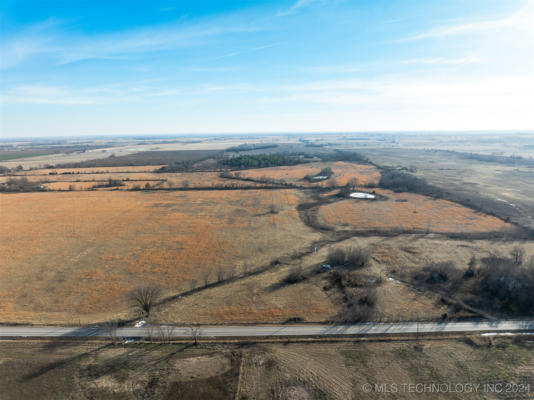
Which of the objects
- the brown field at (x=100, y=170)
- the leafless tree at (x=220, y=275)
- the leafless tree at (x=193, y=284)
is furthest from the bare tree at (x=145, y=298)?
the brown field at (x=100, y=170)

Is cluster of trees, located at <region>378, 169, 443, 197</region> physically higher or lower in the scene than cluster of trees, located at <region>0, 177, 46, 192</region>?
lower

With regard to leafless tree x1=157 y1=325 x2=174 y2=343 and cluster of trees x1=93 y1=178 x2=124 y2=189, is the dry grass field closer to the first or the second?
leafless tree x1=157 y1=325 x2=174 y2=343

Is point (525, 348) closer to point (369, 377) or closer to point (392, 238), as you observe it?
point (369, 377)

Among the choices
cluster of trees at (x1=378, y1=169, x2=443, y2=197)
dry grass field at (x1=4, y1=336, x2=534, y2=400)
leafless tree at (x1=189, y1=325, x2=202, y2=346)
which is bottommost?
dry grass field at (x1=4, y1=336, x2=534, y2=400)

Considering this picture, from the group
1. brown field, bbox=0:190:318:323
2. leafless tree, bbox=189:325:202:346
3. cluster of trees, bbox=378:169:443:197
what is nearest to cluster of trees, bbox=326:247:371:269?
brown field, bbox=0:190:318:323

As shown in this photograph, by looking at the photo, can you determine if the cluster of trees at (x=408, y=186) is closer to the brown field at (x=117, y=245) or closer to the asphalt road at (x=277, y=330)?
the brown field at (x=117, y=245)

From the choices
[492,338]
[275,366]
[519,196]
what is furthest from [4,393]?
[519,196]
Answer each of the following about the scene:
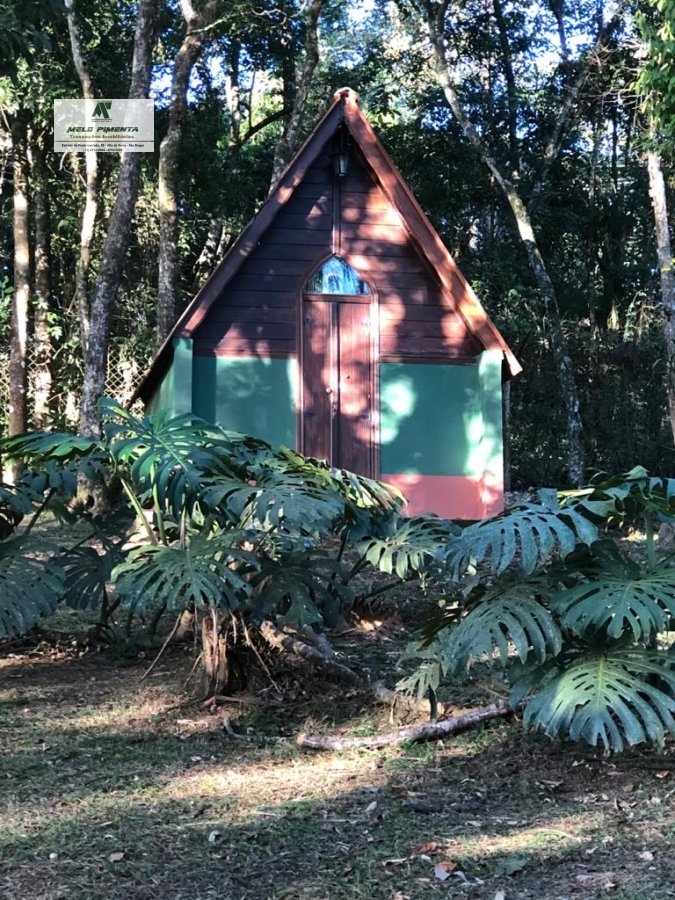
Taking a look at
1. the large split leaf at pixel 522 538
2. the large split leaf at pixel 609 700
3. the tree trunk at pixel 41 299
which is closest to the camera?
the large split leaf at pixel 609 700

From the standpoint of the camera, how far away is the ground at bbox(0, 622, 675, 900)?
2.86 m

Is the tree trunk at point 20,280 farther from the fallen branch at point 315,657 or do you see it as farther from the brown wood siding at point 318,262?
the fallen branch at point 315,657

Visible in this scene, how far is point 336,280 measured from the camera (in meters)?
10.2

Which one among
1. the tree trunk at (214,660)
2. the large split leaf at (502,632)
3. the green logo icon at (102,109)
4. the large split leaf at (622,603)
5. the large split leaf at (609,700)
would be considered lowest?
the tree trunk at (214,660)

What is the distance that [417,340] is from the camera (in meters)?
10.2

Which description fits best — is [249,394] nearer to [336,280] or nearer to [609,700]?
[336,280]

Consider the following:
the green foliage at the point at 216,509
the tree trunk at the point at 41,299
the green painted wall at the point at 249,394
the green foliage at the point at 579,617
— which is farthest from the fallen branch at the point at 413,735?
the tree trunk at the point at 41,299

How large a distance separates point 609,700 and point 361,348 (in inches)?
289

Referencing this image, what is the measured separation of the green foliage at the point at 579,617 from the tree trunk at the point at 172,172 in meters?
8.63

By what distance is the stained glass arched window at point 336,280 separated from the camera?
33.1 ft

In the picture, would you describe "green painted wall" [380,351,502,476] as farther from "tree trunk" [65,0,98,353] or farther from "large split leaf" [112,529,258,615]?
"large split leaf" [112,529,258,615]

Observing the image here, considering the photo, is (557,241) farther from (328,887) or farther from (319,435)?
(328,887)

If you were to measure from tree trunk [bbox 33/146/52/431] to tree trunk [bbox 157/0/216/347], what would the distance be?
292cm

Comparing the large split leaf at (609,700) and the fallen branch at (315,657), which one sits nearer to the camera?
the large split leaf at (609,700)
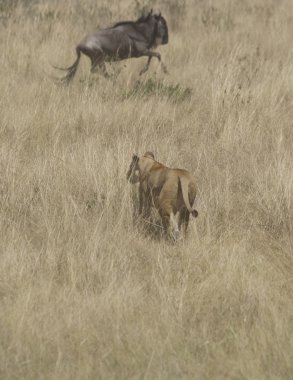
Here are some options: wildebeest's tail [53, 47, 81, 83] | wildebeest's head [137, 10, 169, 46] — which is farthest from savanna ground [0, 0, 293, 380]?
wildebeest's head [137, 10, 169, 46]

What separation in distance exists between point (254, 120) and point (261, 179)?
1710mm

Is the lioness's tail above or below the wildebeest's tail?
above

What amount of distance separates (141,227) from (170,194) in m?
0.40

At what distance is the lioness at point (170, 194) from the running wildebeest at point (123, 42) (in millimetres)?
3723

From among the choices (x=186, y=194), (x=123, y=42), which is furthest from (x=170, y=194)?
(x=123, y=42)

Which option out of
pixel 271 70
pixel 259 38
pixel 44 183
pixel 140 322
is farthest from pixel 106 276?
pixel 259 38

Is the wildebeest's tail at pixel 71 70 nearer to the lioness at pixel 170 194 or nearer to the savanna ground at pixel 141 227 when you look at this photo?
the savanna ground at pixel 141 227

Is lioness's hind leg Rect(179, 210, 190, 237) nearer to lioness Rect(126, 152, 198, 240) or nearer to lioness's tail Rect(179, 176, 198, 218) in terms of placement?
lioness Rect(126, 152, 198, 240)

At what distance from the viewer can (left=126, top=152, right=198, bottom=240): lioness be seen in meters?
4.40

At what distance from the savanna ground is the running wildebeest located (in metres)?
0.27

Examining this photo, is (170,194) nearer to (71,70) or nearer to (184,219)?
(184,219)

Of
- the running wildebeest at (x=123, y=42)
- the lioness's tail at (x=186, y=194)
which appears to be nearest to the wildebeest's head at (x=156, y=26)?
the running wildebeest at (x=123, y=42)

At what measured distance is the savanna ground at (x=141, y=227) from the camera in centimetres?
331

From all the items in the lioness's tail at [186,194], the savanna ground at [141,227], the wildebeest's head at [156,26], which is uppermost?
the wildebeest's head at [156,26]
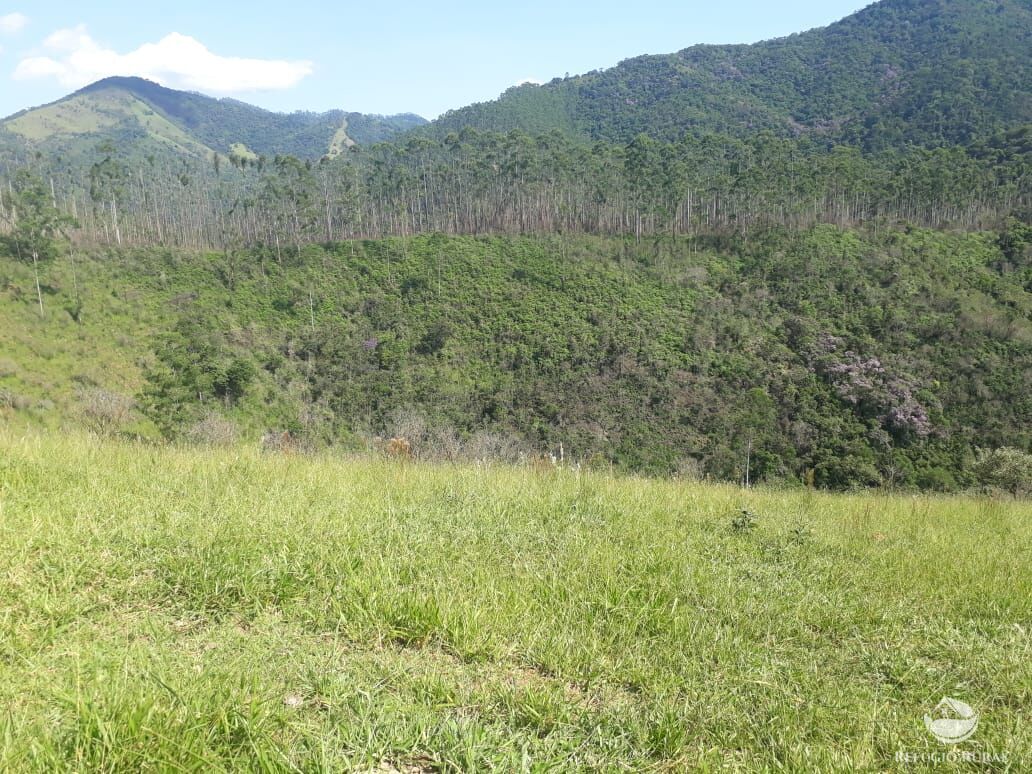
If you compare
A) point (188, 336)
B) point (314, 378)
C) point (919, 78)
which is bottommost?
point (314, 378)

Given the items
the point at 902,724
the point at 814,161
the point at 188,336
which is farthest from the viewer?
the point at 814,161

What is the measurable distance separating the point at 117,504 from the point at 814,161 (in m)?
69.2

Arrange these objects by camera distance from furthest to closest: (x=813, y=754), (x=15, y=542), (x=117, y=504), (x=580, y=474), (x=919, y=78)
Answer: (x=919, y=78) → (x=580, y=474) → (x=117, y=504) → (x=15, y=542) → (x=813, y=754)

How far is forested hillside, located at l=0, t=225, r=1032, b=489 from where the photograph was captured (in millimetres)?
27984

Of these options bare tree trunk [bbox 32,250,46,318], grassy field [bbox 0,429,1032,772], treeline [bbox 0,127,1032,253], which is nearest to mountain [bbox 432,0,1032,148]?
treeline [bbox 0,127,1032,253]

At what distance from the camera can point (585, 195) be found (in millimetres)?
58219

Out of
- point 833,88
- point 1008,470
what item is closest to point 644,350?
point 1008,470

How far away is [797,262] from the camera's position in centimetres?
4278

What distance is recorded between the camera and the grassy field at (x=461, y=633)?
1.60 metres

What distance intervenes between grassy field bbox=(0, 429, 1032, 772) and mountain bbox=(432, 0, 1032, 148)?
94.7 m

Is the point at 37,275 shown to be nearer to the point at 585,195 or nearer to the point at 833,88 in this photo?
the point at 585,195

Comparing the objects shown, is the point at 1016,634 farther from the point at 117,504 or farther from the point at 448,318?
the point at 448,318

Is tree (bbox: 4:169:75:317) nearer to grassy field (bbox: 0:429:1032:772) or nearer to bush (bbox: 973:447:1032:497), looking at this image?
grassy field (bbox: 0:429:1032:772)

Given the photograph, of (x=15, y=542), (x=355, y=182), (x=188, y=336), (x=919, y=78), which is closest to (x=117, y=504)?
(x=15, y=542)
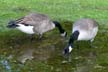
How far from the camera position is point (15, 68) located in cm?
1120

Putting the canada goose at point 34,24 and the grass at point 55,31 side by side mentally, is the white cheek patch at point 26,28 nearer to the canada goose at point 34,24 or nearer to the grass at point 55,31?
the canada goose at point 34,24

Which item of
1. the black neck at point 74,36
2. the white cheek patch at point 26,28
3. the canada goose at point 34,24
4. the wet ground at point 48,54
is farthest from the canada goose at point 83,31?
the white cheek patch at point 26,28

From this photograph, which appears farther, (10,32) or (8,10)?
(8,10)

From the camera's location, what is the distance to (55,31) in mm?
16000

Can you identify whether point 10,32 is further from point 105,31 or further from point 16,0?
point 16,0

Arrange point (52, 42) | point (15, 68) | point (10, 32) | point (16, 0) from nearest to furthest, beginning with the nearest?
point (15, 68) → point (52, 42) → point (10, 32) → point (16, 0)

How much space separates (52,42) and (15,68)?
10.6 ft

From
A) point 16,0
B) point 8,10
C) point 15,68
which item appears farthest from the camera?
point 16,0

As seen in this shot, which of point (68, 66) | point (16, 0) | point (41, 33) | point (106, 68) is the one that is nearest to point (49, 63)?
point (68, 66)

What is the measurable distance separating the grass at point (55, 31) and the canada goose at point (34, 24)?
42cm

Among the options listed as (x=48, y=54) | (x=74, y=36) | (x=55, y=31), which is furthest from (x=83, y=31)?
(x=55, y=31)

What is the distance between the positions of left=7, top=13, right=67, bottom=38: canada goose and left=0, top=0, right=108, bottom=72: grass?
0.42m

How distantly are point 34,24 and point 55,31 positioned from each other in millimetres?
2090

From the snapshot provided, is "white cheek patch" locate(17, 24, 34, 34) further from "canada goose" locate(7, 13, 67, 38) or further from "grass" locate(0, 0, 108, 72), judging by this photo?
"grass" locate(0, 0, 108, 72)
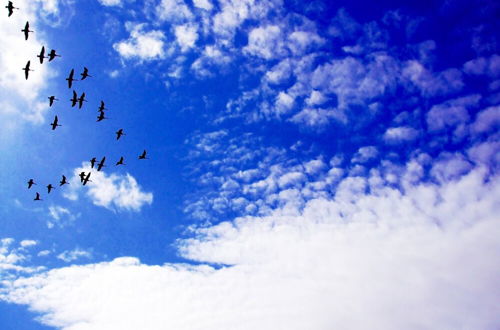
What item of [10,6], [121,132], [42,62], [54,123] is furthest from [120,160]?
[10,6]

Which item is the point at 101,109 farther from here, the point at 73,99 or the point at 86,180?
the point at 86,180

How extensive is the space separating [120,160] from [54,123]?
1041cm

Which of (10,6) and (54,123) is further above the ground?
(10,6)

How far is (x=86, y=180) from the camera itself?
60844 mm

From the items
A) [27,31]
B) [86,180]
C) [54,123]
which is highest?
[27,31]

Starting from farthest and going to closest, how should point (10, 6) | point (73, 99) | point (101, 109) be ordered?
point (101, 109) → point (73, 99) → point (10, 6)

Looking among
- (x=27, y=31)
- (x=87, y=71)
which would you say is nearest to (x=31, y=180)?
(x=87, y=71)

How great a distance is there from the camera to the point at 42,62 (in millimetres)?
49688

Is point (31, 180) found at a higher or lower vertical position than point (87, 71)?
lower

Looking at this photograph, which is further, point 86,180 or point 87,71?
point 86,180

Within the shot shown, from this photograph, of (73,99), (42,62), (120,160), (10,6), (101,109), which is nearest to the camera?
(10,6)

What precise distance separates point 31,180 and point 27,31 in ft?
71.0

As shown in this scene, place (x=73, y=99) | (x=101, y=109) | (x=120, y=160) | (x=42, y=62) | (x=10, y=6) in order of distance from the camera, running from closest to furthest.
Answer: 1. (x=10, y=6)
2. (x=42, y=62)
3. (x=73, y=99)
4. (x=101, y=109)
5. (x=120, y=160)

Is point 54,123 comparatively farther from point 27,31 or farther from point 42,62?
point 27,31
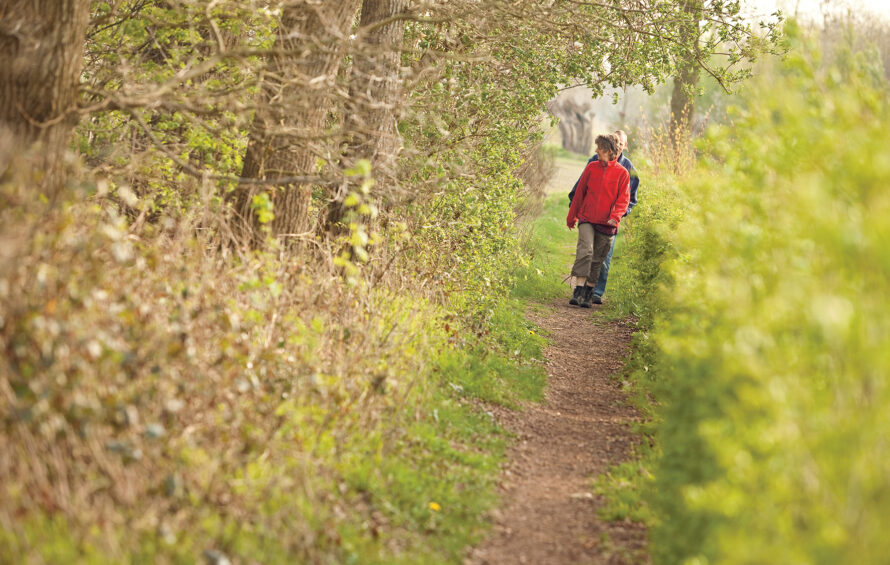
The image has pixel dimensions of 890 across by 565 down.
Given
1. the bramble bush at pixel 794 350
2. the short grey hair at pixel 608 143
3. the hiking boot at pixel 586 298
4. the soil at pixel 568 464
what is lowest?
the soil at pixel 568 464

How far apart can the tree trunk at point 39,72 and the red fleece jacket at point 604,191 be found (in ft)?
24.2

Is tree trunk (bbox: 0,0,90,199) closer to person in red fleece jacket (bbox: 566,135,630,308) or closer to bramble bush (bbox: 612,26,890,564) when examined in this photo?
bramble bush (bbox: 612,26,890,564)

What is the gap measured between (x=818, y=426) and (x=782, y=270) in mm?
896

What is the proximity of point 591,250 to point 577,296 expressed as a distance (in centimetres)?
84

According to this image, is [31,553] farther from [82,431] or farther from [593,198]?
[593,198]

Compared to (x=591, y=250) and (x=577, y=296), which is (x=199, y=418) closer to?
(x=591, y=250)

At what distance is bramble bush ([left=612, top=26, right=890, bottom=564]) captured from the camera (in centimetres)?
257

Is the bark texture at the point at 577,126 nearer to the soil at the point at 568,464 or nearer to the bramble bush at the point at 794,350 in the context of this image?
the soil at the point at 568,464

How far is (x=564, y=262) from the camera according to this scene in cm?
1488

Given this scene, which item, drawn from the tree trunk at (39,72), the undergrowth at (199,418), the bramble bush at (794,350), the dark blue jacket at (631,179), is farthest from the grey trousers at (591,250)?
the tree trunk at (39,72)

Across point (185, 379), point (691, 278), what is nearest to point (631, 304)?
point (691, 278)

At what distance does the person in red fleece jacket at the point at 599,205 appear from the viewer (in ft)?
35.2

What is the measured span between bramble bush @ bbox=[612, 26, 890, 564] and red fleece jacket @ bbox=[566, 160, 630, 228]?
6485 millimetres

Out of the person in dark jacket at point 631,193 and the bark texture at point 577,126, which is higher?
the bark texture at point 577,126
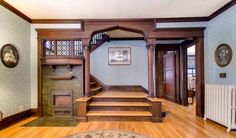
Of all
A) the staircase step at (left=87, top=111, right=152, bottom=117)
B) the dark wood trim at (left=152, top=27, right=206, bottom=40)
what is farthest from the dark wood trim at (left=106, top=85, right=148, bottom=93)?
the dark wood trim at (left=152, top=27, right=206, bottom=40)

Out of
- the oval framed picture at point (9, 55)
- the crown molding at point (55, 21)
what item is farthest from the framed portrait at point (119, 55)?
the oval framed picture at point (9, 55)

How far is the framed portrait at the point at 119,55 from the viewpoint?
7246 millimetres

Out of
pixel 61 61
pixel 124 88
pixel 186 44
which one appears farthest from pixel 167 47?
pixel 61 61

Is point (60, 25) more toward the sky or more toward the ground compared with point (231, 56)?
more toward the sky

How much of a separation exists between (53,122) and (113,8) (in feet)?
10.2

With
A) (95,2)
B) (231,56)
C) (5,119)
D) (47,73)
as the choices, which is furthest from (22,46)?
(231,56)

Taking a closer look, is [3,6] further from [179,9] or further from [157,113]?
[157,113]

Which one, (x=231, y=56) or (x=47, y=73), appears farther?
(x=47, y=73)

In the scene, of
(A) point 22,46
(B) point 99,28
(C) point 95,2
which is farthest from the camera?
(B) point 99,28

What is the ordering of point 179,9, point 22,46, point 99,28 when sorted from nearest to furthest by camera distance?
point 179,9
point 22,46
point 99,28

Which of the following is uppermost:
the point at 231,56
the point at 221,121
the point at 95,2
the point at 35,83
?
the point at 95,2

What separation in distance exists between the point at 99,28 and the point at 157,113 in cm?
275

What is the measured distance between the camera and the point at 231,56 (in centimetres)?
392

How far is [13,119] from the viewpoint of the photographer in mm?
4242
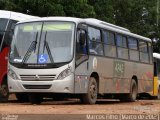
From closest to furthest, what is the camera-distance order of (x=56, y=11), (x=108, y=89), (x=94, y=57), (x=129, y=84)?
1. (x=94, y=57)
2. (x=108, y=89)
3. (x=129, y=84)
4. (x=56, y=11)

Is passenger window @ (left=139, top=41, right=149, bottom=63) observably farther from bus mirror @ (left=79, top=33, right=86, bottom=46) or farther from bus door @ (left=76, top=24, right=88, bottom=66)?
bus mirror @ (left=79, top=33, right=86, bottom=46)

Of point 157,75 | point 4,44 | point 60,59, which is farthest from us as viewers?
point 157,75

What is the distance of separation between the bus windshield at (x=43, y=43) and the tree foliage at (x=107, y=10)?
336 inches

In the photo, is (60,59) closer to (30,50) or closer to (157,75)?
(30,50)

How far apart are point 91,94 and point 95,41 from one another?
1943mm

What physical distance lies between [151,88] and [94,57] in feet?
28.9

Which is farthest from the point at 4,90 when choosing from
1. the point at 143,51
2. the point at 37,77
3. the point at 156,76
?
the point at 156,76

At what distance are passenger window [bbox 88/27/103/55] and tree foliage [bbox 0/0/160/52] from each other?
769 cm

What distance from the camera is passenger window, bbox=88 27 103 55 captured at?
18156mm

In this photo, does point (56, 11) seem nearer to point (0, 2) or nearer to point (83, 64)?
point (0, 2)

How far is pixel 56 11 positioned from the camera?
2631 centimetres

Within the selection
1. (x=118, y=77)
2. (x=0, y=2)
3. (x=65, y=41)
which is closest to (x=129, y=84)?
(x=118, y=77)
════════════════════
The exercise: Print from the line containing "Is passenger window @" to the last line above, exactly as written.

In response:
Is passenger window @ (left=139, top=41, right=149, bottom=63) observably farther from bus mirror @ (left=79, top=33, right=86, bottom=46) or farther from bus door @ (left=76, top=24, right=88, bottom=66)?
bus mirror @ (left=79, top=33, right=86, bottom=46)

Of point 157,75 | point 4,44 | point 60,59, which is farthest from us as viewers?
point 157,75

What is the distance of separation between the bus windshield at (x=43, y=43) and the tree foliage at (x=107, y=10)?
336 inches

In the photo, is (60,59) closer to (30,50) or closer to (157,75)?
(30,50)

How far apart are point 91,94 and point 95,41 from one another?
1943mm

What physical distance lies between [151,88] and [94,57] in feet?
28.9

Which is farthest from the point at 4,90 when choosing from
1. the point at 143,51
2. the point at 37,77
3. the point at 156,76
?
the point at 156,76

At what distance are passenger window [bbox 88/27/103/55] and tree foliage [bbox 0/0/160/52] from each other?
769 cm

What distance from the camera is passenger window, bbox=88 27 103 55 captured at?
18156mm

In this photo, does point (56, 11) seem nearer to point (0, 2) or nearer to point (83, 64)?
point (0, 2)

How far is pixel 56 11 positioned from the camera?
2631 centimetres

Within the selection
1. (x=118, y=77)
2. (x=0, y=2)
3. (x=65, y=41)
which is closest to (x=129, y=84)?
(x=118, y=77)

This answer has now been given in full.